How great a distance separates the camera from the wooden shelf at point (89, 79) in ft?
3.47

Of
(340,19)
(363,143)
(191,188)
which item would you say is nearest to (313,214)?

################

■ **What to produce**: Copy every line of the records above word for word, keeping each line break and blank line in place.

■ **Full output**:
How great a distance separates the camera from the wooden shelf at point (89, 79) in ft?
3.47

Of
(340,19)
(363,143)
(191,188)
which item would you say is nearest to (313,214)?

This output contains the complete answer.